* _PROBLEM SET_
- 1) Quote the passage on fractured VAPEX tests word for word, starting at "When compared to" and ending at "production and recovery.".
- 2) Print the listing verbatim, starting at its first line and ending at the line that contains "[0, 356, 47, 379]", with both ends included. Leave all pictures out of your answer.

-- Begin SOURCE DOCUMENT --

The pattern used in this VAPEX experiment includes no fractures and serves as a reference for the other fractured designs. Figure 9 demonstrates the recovery factors from tests 1–2 with respect to the pore volume of the solvent injected. As can be seen, both the experimental and simulation outcomes appear on the plot. As expected, all graphs represent an increasing trend in their recovery values as the process proceeds, with propane yielding a considerably higher RF. One can attribute this significant disparity to the solvents’ abilities in diffusing and dispersing into the bulk of heavy oil.
Furthermore, fluctuations in the heavy oil recovery data, as apparent among the experimental data, can be related to heavy oil re-imbibition in the swept zones, asphaltene precipitation in the vicinity of the production well, or experimental equipment, such as the back pressure regulator. Similar observations were reported by other researchers [35,36,37]. Remarkable agreement can be observed between the simulation and experimental results for both indicated scenarios.
When analyzing the impact of each fracture parameter, one may note that the conclusions made may change when changing other fracture parameters, such as their position. It is important to recognize that fractures that exist between injection and production wells can have a significant impact on breakthrough of solvents, the gravity drainage mechanism, and, ultimately, the recovery factor. When investigating the effect of a particular fracture parameter, attempts have been made to select the most relevant patterns to obtain precise evaluations and performance comparisons.

3.2. Effect of Fracture Orientation

Patterns H2 and V1 were selected to represent a horizontal and vertical fracture configuration and to be compared against the base case scenario. They were selected for the evaluations and comparisons due to the equal fracture lengths and similar positions near the injection well. As shown in Figure 10, the experimental outcomes and simulation results highlight that the presence of both fracture designs increases the recovery factor when using both solvent types.
When compared to the 57.12% RF obtained at the end of an experiment in a conventional VAPEX test using C3H8, patterns H2 and V1 led to 59.05% and 62.83%, respectively, under the same operational circumstances. The recovery factors reported by the simulator for the same three VAPEX tests show 55.48% and 59.79%, respectively, which are in complete agreement with the experimental results. The enhanced production in both cases of horizontal and vertical fractured patterns originates from the increased solvent–heavy oil contact in the presence of the fractures. Indeed, the fractures facilitate solvent access further into the bulk of the reservoir and, hence, enhance production and recovery.
Moreover, one may notice the higher RF recorded at the end of the VAPEX process when employing the vertical fracture configuration (V1) in comparison to the horizontal (H2). This can be attributed to creation of high-permeability flow paths for the solvent and heavy oil in the vertical direction into regions that would remain untouched otherwise. In other words, vertical fractures significantly enhance the vertical permeability of the heavy oil reservoir. Therefore, the mass transfer and gravity drainage mechanisms are considerably improved.
To mention another reason for witnessing greater process enhancement when employing vertical fracture configurations, one may allude to the fact that horizontal fractions facilitate solvent access in the same direction that the solvent chamber grows. Therefore, some or all those areas, depending on the fractures’ positions, might eventually be touched and swept by the injected solvents even in the absence of the horizontal fractures.

-- End SOURCE DOCUMENT --
-- Begin RECORDS FOR THIS EXERCISE --

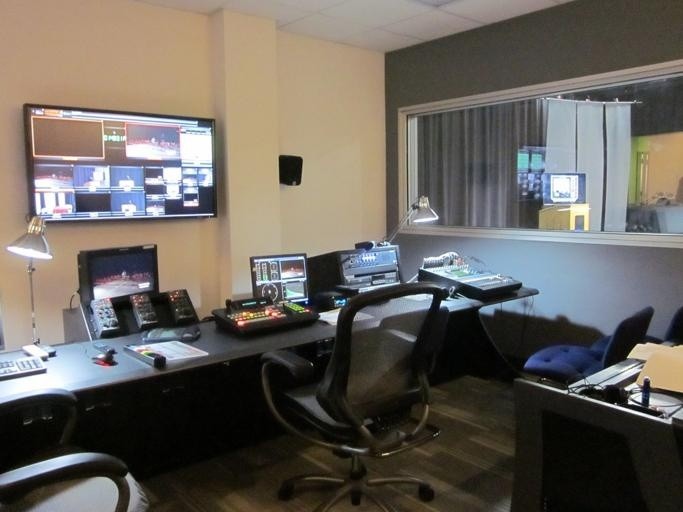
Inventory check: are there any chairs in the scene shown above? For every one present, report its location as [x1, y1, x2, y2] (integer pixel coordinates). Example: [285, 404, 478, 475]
[254, 281, 448, 511]
[0, 388, 150, 512]
[524, 306, 654, 389]
[590, 306, 683, 362]
[656, 205, 683, 234]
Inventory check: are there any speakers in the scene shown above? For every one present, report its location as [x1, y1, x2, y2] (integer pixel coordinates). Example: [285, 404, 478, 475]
[279, 155, 303, 186]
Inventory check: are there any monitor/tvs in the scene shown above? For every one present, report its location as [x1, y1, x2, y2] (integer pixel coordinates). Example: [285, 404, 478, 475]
[250, 253, 313, 307]
[23, 103, 218, 224]
[541, 172, 587, 205]
[78, 244, 159, 308]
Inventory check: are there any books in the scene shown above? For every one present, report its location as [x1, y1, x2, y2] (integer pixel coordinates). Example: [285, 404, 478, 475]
[625, 341, 683, 395]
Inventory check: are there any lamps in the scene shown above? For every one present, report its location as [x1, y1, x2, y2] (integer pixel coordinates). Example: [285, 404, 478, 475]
[383, 196, 439, 243]
[5, 216, 56, 356]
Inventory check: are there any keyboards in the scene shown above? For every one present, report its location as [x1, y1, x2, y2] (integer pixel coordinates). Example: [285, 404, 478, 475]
[0, 356, 47, 379]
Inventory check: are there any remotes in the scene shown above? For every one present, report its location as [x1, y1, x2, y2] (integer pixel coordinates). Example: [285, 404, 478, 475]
[22, 344, 49, 361]
[38, 344, 56, 357]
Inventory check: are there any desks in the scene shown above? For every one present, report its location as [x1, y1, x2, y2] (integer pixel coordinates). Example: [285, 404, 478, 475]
[0, 285, 539, 480]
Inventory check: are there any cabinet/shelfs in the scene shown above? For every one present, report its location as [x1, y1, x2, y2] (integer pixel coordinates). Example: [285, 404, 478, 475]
[538, 203, 590, 230]
[510, 378, 683, 511]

-- End RECORDS FOR THIS EXERCISE --

* _RESULTS_
- 1)
When compared to the 57.12% RF obtained at the end of an experiment in a conventional VAPEX test using C3H8, patterns H2 and V1 led to 59.05% and 62.83%, respectively, under the same operational circumstances. The recovery factors reported by the simulator for the same three VAPEX tests show 55.48% and 59.79%, respectively, which are in complete agreement with the experimental results. The enhanced production in both cases of horizontal and vertical fractured patterns originates from the increased solvent–heavy oil contact in the presence of the fractures. Indeed, the fractures facilitate solvent access further into the bulk of the reservoir and, hence, enhance production and recovery.

- 2)
Inventory check: are there any chairs in the scene shown above? For every one present, report its location as [x1, y1, x2, y2] (integer pixel coordinates). Example: [285, 404, 478, 475]
[254, 281, 448, 511]
[0, 388, 150, 512]
[524, 306, 654, 389]
[590, 306, 683, 362]
[656, 205, 683, 234]
Inventory check: are there any speakers in the scene shown above? For every one present, report its location as [x1, y1, x2, y2] (integer pixel coordinates). Example: [285, 404, 478, 475]
[279, 155, 303, 186]
Inventory check: are there any monitor/tvs in the scene shown above? For every one present, report its location as [x1, y1, x2, y2] (integer pixel coordinates). Example: [285, 404, 478, 475]
[250, 253, 313, 307]
[23, 103, 218, 224]
[541, 172, 587, 205]
[78, 244, 159, 308]
Inventory check: are there any books in the scene shown above? For every one present, report its location as [x1, y1, x2, y2] (integer pixel coordinates). Example: [285, 404, 478, 475]
[625, 341, 683, 395]
Inventory check: are there any lamps in the scene shown above? For every one present, report its location as [x1, y1, x2, y2] (integer pixel coordinates). Example: [285, 404, 478, 475]
[383, 196, 439, 243]
[5, 216, 56, 356]
Inventory check: are there any keyboards in the scene shown above? For every one present, report its location as [x1, y1, x2, y2] (integer pixel coordinates). Example: [285, 404, 478, 475]
[0, 356, 47, 379]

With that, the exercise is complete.